Retour actif.jt/

quinquas

On intéresse qui ?
 2 sur 3 des quinquas sont continuellement rejetés de l'emploi; tel est le résultat des politiques de l'emploi appliquées depuis une quinzaine d'années. Et si l'entreprise voit jeune, comme avec la convention ANPE-MEDEF relatée par le quotidien Sud-Ouest du 31 mars 2004, va-telle maintenant embaucher les quinquas vieillis après les avoir rejetés depuis des années durant ?

Après les ASSEDIC, certains ont encore l'ASS ou leRMI,d'autres ne touchent plus rien du tout quand encore en couple non séparé, leur conjoint(e) a encore son emploi. Comment fait-on pourvivre ? titrait le Sud-Ouest du 11 mars 2003. Avec quel argent démarcher, correspondre, se déplacer au contact des entreprises, des collectivités ?

 Dans son livre "l'emploi après 50 ans", paru en janvier 2004 aux éditions De Vecchi, Marie-Hélène DUBRAC confirme que c'est pour tenter de juguler le chômage qu'entreprises, partenaires socuiaux et Etat, se sont ingéniés à organiser une mise à l'écart des quinquas ou seniors.

Que peuvent-ils faire lorsqu'ils sont continuellement rejetés de l'emploi , du chômage et finalement de la retraite ?

Accusant de lourdes pertes cumulées de revenu, ils affirment qu'avoir un revenu est un droit .

CIPE (citoyens involontairement privés d'emploi) on est des travailleurs comme les autres et devons avoir les mêmes droits.

Et voilà que pour faire réussir la réforme des retraites, une nouvellee consigne est donnée : encourager l'embauche des seniors et les maintenir en activité le plus longtemps possible.

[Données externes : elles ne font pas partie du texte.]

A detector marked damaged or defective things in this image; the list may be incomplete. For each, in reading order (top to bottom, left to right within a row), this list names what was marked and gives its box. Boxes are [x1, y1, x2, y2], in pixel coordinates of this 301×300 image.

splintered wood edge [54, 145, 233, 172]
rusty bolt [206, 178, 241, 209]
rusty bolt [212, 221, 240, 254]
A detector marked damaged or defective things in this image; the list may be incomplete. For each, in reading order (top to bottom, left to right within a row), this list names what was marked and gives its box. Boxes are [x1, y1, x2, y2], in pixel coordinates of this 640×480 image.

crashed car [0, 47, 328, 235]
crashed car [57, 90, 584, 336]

Quels effets auront réellement les nouvelles mesures prises comme :

=> la suppression de la contribution Delalande depuis juillet 2003 pour toute embauche de plus de 45 ans , mais maintenue pour ceux restés en poste,

=> des CIE étoffés, pour les embauches de personnes de plus de50 ans,

=> le remplacement du RMI par le RMA

=> Les Administrations ou Collectivités peuvent depuis avril 2004, embaucher des plus de 45 ans, puisque la limite d'âge de 45 ans qui antérieurement produisait les rejets des candidatures, est désormais supprimée.

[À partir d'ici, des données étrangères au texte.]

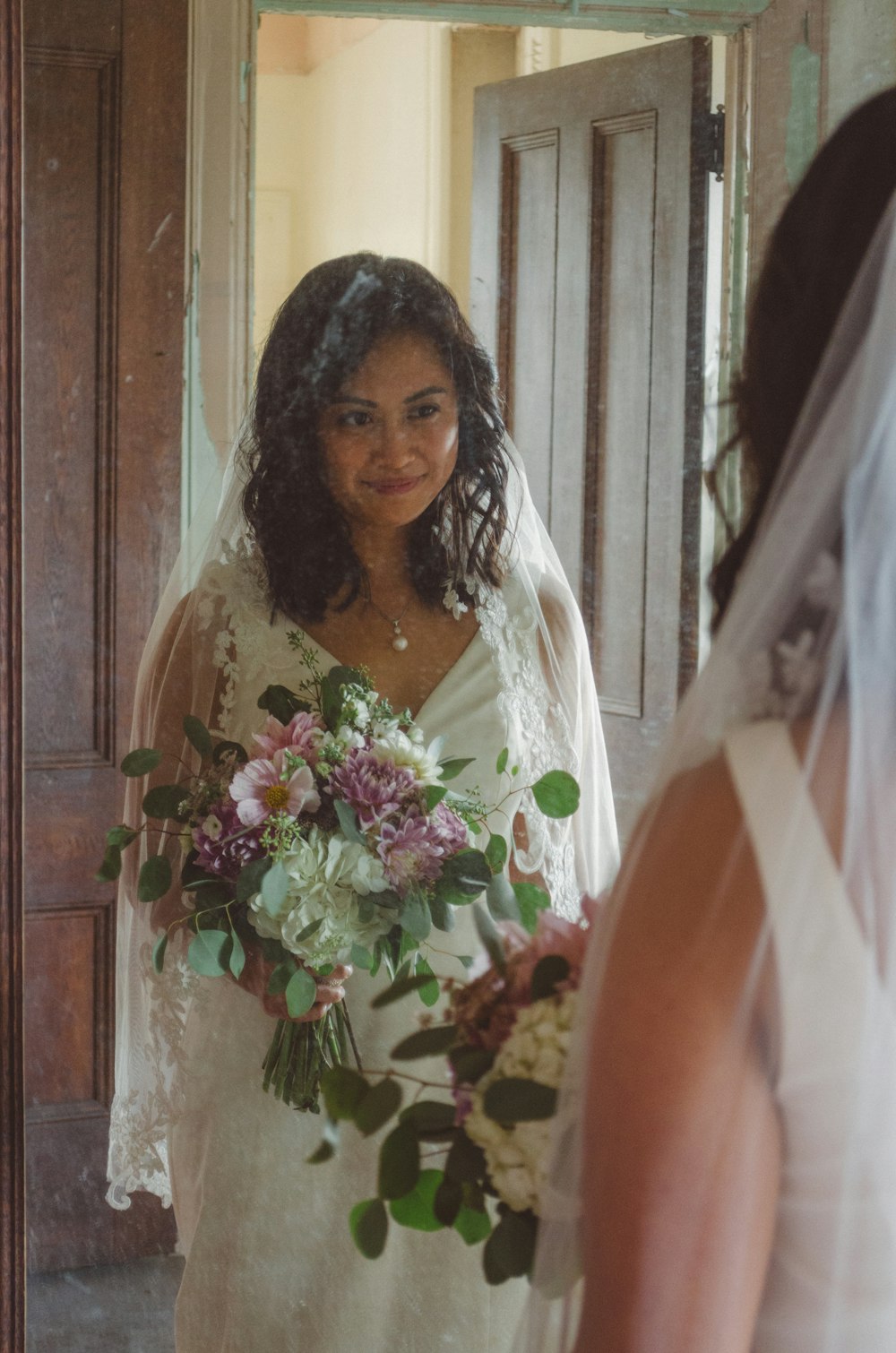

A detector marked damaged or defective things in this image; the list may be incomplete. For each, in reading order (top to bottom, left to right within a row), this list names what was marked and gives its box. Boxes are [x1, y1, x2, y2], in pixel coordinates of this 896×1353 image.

chipped green paint [258, 0, 762, 36]
chipped green paint [785, 39, 823, 187]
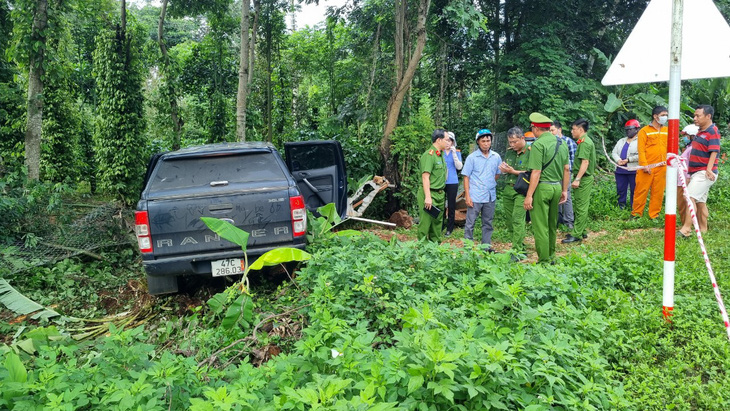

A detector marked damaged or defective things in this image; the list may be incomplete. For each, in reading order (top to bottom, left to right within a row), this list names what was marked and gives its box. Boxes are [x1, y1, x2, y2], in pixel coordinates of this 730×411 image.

crashed pickup truck [134, 142, 346, 296]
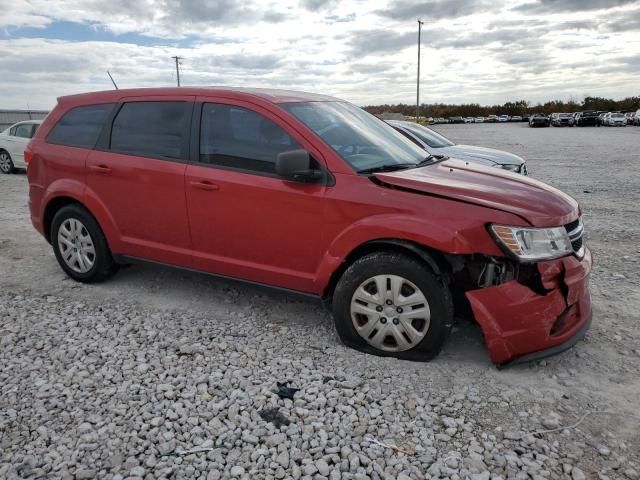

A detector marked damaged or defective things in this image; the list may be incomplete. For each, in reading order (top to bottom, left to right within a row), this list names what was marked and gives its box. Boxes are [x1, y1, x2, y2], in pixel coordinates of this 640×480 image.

damaged red suv [27, 88, 592, 364]
cracked hood [376, 157, 580, 226]
broken headlight [488, 225, 572, 262]
crumpled front bumper [464, 249, 596, 366]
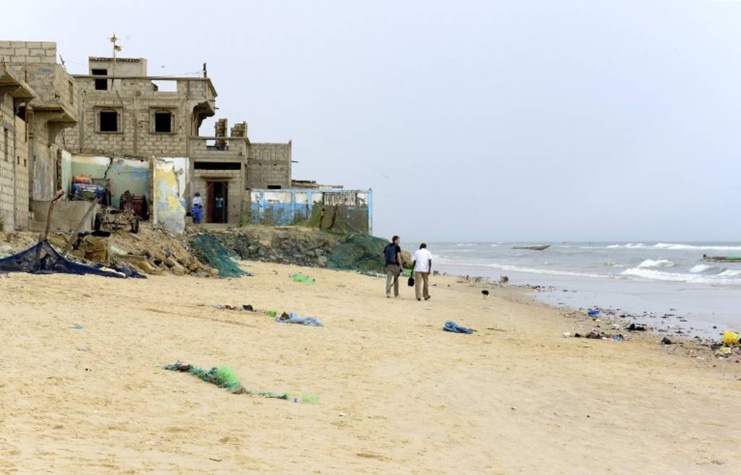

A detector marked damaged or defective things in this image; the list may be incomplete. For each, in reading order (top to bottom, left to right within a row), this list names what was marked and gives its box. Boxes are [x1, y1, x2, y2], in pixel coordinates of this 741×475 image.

peeling paint wall [152, 159, 186, 235]
peeling paint wall [249, 189, 372, 235]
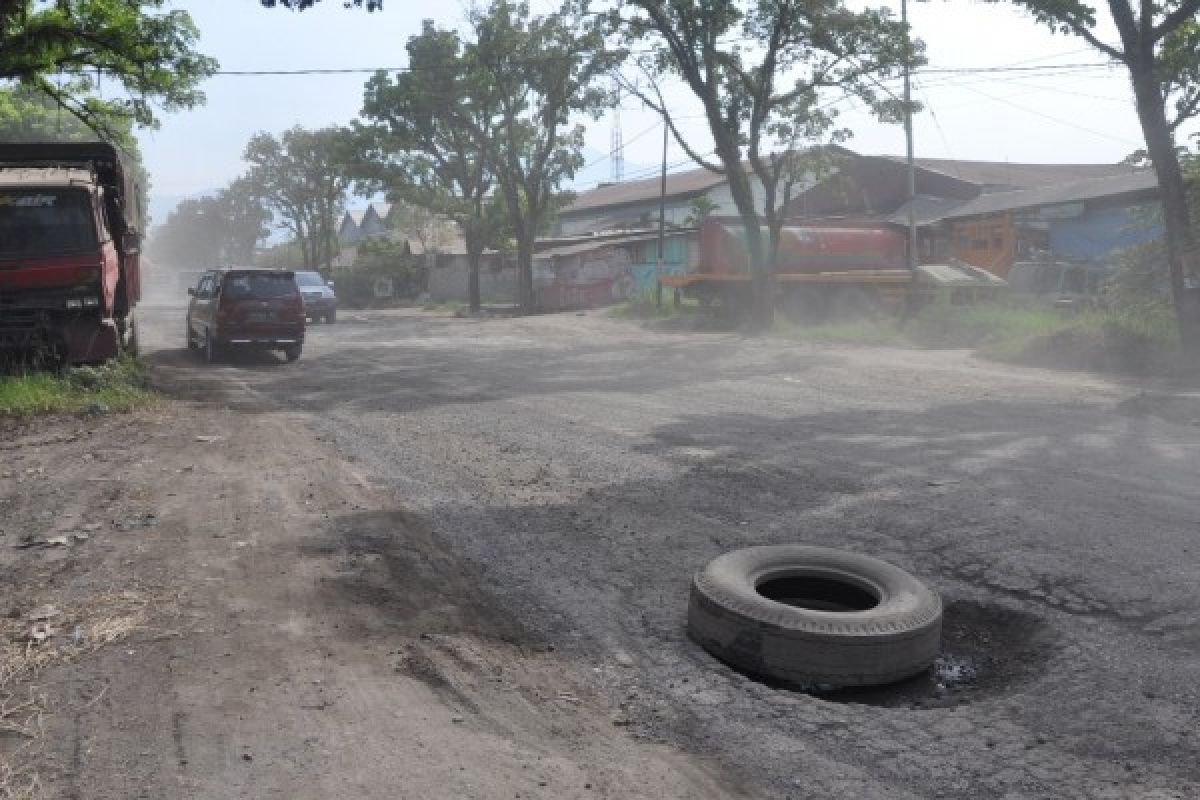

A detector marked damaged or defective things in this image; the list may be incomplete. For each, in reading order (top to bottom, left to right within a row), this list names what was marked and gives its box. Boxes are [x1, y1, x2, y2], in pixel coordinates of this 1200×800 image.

Or l'entreprise voit jeune selon la convention ANPE-MEDEF 17 relatée par le Sud-Ouest du 31 mars 2004 et la répulsion à l'égard des travailleurs de plus de 45-50-55 ans continue, ainsique confirmé par différents groupes de quinquas en contact.

Alors, comment doit-on faire pour travailler et cotiser plus longtemps : les fameux 160 trimestres ?

Celà nous paraît d'autant plus impossible qu'au voisinage du 56ème anniversaire, ceux de la même tranche d'âge, restés en poste peuvent obtenir leur départ en retraite (s'ils ont travaillé très tôt, alors qu'ils n'ont pas, eux, subi de perte de revenu ).

Lors de nos sollicitations en vue d'un emploi, les dirigeants continuent de nous opposer le niveau trop élevé des charges liées à tout nouveau salaire et qui dans le contexte d'européanisation, risquerait de mettre leur entreprise en péril.

Quoi qu'il en soit, des responsables économiques et politiques précinisent d'autres actions. Citons deux ancies Premiers Ministres BARRE et DELORS lors de leur débat de février 2004 : "la situation des travailleurs âgés encore au chômage exige des actions immédiates de retours à l'emploi et une indemnité liée au chômage qui leur est ,infligé". On peut citer la 2ème action concrète de Mme ROYAL candidate à la Présidence du CR PC : "un plan contre le chômage des femmes et des salariés de plus de 50 ans" qui selon le Sud-Ouest du 18-09-04 est passé à une 3ème "promesse tenue" !

Dans le PCS (plan de cohésion social) le Ministre Borloo dans ses 4 lignes sur un millier écrit s'agissant du développement de l'emploi des seniors que "l'Etat montrera la voie". Dit-il laquelle et quand ?

Dans le même temps, nos ANPE expriment ne pas avoir d'offre d'emploi pour des quinquas au chômage depuis plus de 2 ans et conseillent d'appliquer la DRE (dispense de recherche d'emploi)

Des quinquas disponibles , issus du groupe Réalis'action cadres de l'IRFREP La Rochelle etde l'association CIP (citoyens indépendants précaires) et autres CIPE (citoyens involontairement privés d'emploi) intéressés, se regroupent chaque lundi matin à la DDTE pour exiger des dirigeants et de tous les Parlementaires d'intervenir au plus vite en faveur des 9 propositions collectivement établies qui leur ont été adressées.